Den Augen eine Pause gönnen – Warum das Hören eine große Zukunft hat  
Von Alexandra Borchardt  

Man kann die Zukunft des Radios in seiner Vergangenheit suchen. Dabei drängt sich ein Bild auf, das man aus Erzählungen kennt. Wie sich Familien im Tosen des Zweiten Weltkriegs um ihre Radios scharten, ehrfürchtig still, die Hand am Drehknopf suchte das verbotene Signal. Der Ton war schon auf Leise gestellt, die Nachbarn sollten nichts mitbekommen. Millionen Deutsche hörten während des Krieges regelmäßig das deutsche Programm der britischen BBC – Feinsender, so hieß das damals. Für die meisten von ihnen war es die einzige Verbindung zu einer Welt, in der es Informationen gab, nicht Propaganda. Ein Hort der Hoffnung, Teil einer Überlebens-Strategie.  
Auch heute sind Medien in vielen Teilen der Welt voll von Propaganda. Das Radio verbreitet sie, mehr noch das Fernsehen, vor allem die sozialen Netzwerke. Dem Lauten und Schrillen, den verdrehten Wahrheiten, den Lügen, manchmal kann man ihnen selbst hierzulande kaum entkommen. Aber anders als damals in der Nazi-Diktatur ist echte Information keine knappe, keine abgeschirmte Ware mehr. Wer will, kann sie finden, praktisch überall auf der Welt. Nur: Nicht jeder findet sie.  

Ein Graben tut sich auf zwischen denjenigen, die wissen, wo sie suchen müssen in den Weiten des Internets und den anderen, die gar nicht erst auf die Suche gehen. Man spricht auch vom digitalen Graben. Die Geiseln der digitalen Kommunikation sind die Ablenkung, der Überfluss, das Übermaß. Wer früher Zeitung las, Radio hörte, sich durch die Fernseh-Programme zappte, tat dies vielleicht aus Langeweile, bevor er irgendwo gebannt hängen blieb. Heute ist diese Chance gering. Man kann zu jeder Zeit und an jedem Ort chatten, spielen, shoppen.
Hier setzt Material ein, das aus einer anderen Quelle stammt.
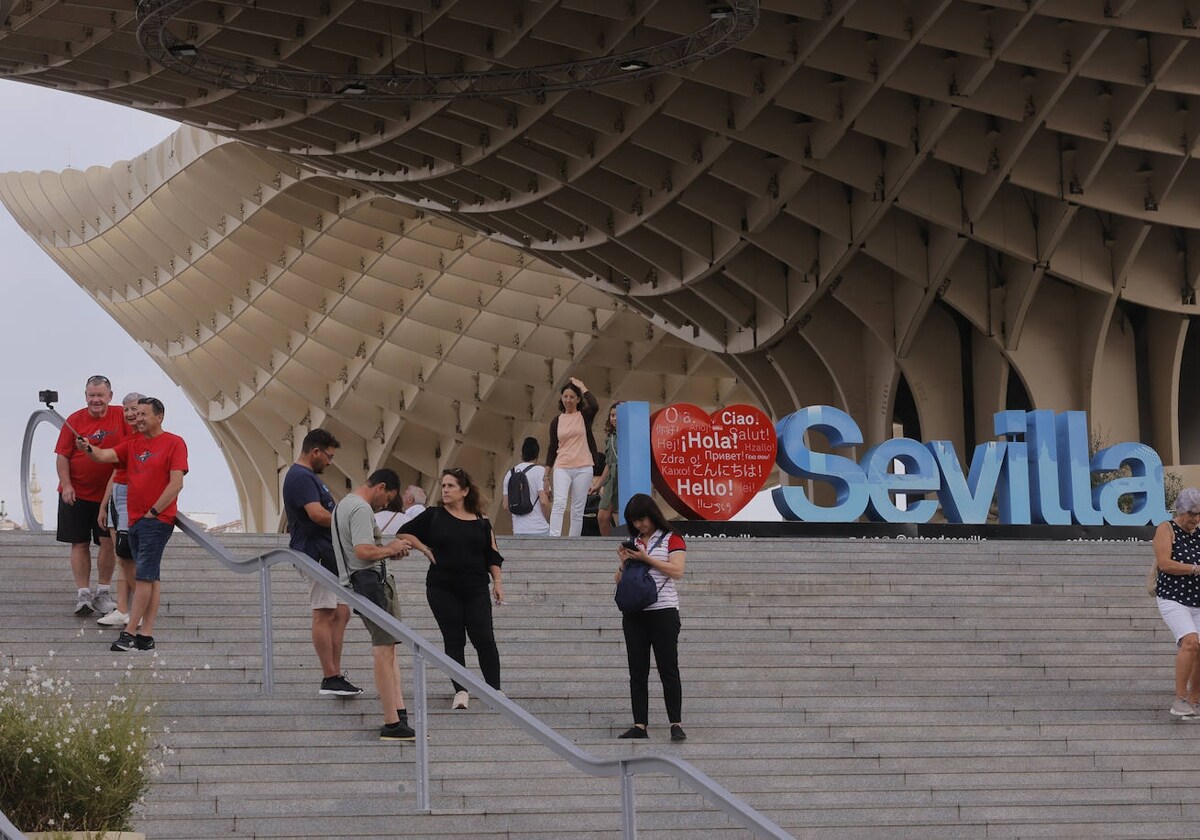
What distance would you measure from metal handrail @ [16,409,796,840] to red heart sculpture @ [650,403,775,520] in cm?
755

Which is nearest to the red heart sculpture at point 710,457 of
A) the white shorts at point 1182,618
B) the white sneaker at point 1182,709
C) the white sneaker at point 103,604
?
the white shorts at point 1182,618

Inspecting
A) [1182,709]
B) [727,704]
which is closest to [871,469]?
[1182,709]

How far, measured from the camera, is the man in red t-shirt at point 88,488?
12.0 m

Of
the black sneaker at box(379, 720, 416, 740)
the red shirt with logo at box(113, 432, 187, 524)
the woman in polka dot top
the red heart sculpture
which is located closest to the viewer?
the black sneaker at box(379, 720, 416, 740)

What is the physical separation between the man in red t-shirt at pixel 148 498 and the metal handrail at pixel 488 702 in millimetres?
544

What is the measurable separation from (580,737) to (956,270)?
23158mm

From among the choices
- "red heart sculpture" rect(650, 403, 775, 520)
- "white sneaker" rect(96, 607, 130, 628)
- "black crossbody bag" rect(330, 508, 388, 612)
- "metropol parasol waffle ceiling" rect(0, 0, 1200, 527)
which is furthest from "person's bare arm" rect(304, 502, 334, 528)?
"metropol parasol waffle ceiling" rect(0, 0, 1200, 527)

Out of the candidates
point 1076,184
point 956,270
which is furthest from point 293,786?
point 956,270

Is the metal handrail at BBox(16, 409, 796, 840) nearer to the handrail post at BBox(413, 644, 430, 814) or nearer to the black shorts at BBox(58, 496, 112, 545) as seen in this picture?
the handrail post at BBox(413, 644, 430, 814)

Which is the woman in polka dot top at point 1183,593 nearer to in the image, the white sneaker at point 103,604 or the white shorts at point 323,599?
the white shorts at point 323,599

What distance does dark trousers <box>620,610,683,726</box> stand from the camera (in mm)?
10391

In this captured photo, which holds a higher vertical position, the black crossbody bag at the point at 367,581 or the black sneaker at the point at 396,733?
the black crossbody bag at the point at 367,581

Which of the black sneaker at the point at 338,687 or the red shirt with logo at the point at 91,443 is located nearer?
the black sneaker at the point at 338,687

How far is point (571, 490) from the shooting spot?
17.2 metres
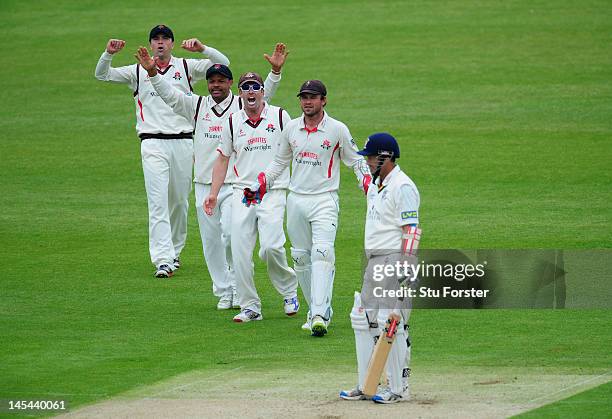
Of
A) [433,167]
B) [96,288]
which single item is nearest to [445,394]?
[96,288]

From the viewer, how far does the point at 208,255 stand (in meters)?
13.1

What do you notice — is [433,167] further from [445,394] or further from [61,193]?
[445,394]

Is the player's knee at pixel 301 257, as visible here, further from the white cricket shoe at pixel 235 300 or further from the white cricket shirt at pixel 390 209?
the white cricket shirt at pixel 390 209

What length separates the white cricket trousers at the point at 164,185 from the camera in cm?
1458

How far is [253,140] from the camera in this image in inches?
480

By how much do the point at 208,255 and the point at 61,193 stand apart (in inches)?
277

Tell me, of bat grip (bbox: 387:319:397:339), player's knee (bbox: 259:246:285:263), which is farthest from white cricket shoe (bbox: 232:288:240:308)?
bat grip (bbox: 387:319:397:339)

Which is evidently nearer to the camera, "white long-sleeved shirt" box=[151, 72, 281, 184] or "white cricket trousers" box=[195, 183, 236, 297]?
"white cricket trousers" box=[195, 183, 236, 297]

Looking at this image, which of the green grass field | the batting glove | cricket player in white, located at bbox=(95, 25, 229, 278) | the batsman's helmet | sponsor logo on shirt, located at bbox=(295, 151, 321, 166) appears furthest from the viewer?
cricket player in white, located at bbox=(95, 25, 229, 278)

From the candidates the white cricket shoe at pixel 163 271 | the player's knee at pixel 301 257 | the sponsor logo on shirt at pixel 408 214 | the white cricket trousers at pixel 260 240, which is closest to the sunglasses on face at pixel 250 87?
the white cricket trousers at pixel 260 240

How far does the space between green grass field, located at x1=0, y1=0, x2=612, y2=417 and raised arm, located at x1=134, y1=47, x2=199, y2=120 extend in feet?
6.66

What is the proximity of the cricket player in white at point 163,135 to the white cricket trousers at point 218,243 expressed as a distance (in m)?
1.41

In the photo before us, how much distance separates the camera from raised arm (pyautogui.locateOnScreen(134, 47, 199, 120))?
13.1 m

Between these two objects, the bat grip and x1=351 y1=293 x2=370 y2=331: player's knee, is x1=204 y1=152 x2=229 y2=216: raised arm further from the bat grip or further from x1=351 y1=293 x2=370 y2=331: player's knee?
the bat grip
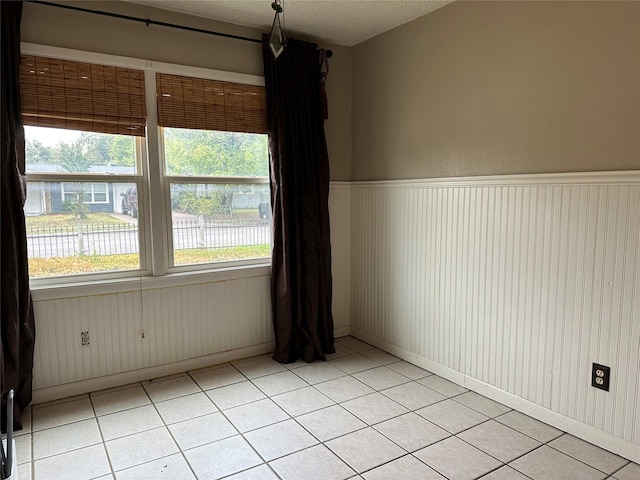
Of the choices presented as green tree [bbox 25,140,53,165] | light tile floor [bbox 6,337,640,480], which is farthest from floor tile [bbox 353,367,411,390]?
green tree [bbox 25,140,53,165]

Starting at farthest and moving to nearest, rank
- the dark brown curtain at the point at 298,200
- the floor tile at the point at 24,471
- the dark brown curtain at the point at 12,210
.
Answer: the dark brown curtain at the point at 298,200 → the dark brown curtain at the point at 12,210 → the floor tile at the point at 24,471

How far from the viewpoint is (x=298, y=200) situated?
3400 mm

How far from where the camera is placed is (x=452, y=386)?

Ein Zuviel an Reizen, Angeboten, Interpretationen prägt den Lebensalltag vieler Menschen dieser Tage weit mehr als die totalitäre Kontrolle dessen, was verfügbar ist. Was fehlt sind Fokus und Orientierung.  

Und genau hier entwickelt das Radio seine Stärke. Denn dort geht es allein ums Hören. Tatsächlich wurde nicht Multi-Media zum heißesten Trend der vergangenen Jahre. Diese Feuerwerke aus Wörtern, Bildern und Tönen, die der eigenen Vorstellungskraft kaum Raum geben, lassen viele Nutzer kalt. Nein, der neue Renner ist der Podcast. Gerade junge Leute, deren Mobiltelefone ständig pingen, rütteln und blinken, bedienen sich in großem und stetig wachsendem Maße dieser Vermittlungsform für Journalismus, Bildung, Information und Unterhaltung. Kaum jemand, der von sich reden machen möchte, kommt heute ohne Podcast aus. Und vom Podcast bis zum Radio ist es nicht weit.    

Das war nicht unbedingt zu erwarten. Man erinnert sich an die 80er Jahre, die Privatradios drängten auf den Markt. Und man hört sie noch klagen, die Journalisten mit Sendungsbewusstsein: Das Ende des Wortes sei nahe. Musik überall, und die auch noch ausgewählt vom Computer, in Textform nur noch Hör-Häppchen, kaum länger als zwei Minuten, so werde die Sache laufen. Dann wurden die Info-Wellen geboren. Nachrichten rund um die Uhr, so viel Wort war nie. Aber das Publikum teilte sich. Endlich hatte es die Wahl.

Und nun ist der Podcast da, den wieder niemand hat kommen sehen. Im Nachhinein lässt sich die neue Liebe zum Hören gut erklären. Hörstücke bieten Orientierung und Ruhe in einer Welt der Kakophonie. Sie ermöglichen es, sich ganz auf ein einziges Thema zu konzentrieren und das sogar über längere Zeit. Sind sie gut, dann finden sie ganz entspannt den richtigen Ton. Sie machen Information nahbar, zuweilen persönlich. Und sie dürfen ruhig ordentlich lang sein. Mal 20 Minuten, gar eine Stunde einem Sujet zu folgen, fällt vielen Menschen offenbar gar nicht schwer.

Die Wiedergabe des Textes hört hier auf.